● Task item
Everything from the line with "VLCP60400B10 Usb 2.0" down to the line with "Nike x Takashi" below must be printed exactly, those two lines included. Exclude pictures.

● Record excerpts
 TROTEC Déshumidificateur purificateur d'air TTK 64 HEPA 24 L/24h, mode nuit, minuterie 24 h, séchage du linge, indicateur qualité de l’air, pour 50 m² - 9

--

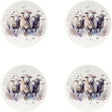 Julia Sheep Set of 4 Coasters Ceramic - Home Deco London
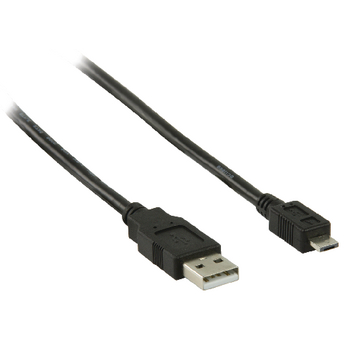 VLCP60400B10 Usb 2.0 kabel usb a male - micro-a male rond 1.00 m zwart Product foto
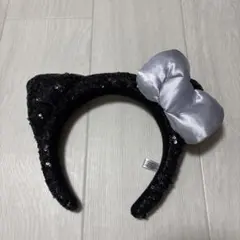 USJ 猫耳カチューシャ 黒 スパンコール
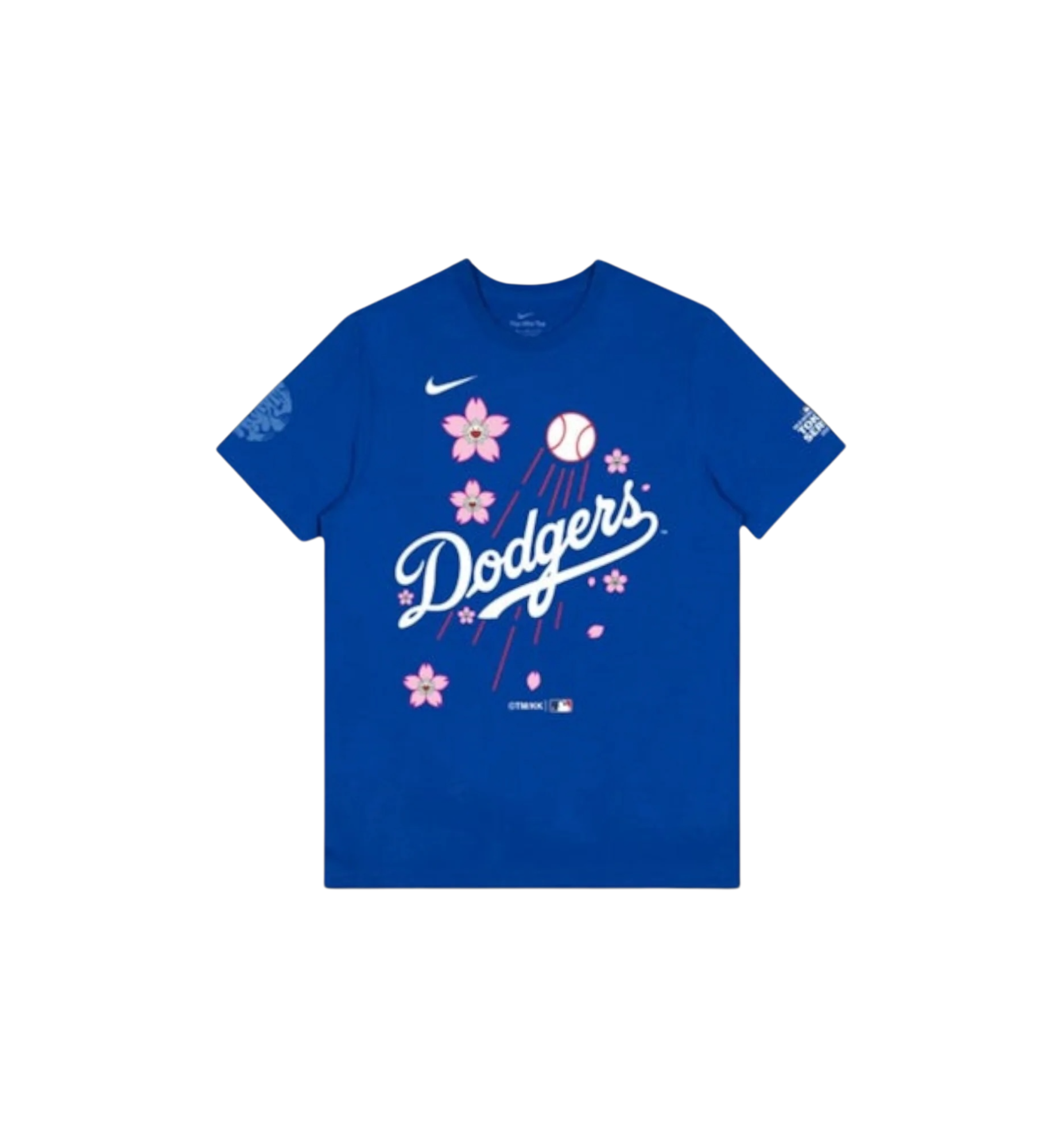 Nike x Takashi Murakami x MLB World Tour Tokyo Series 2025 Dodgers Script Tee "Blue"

● Reply to the exercise
 VLCP60400B10 Usb 2.0 kabel usb a male - micro-a male rond 1.00 m zwart Product foto
 USJ 猫耳カチューシャ 黒 スパンコール
 Nike x Takashi Murakami x MLB World Tour Tokyo Series 2025 Dodgers Script Tee "Blue"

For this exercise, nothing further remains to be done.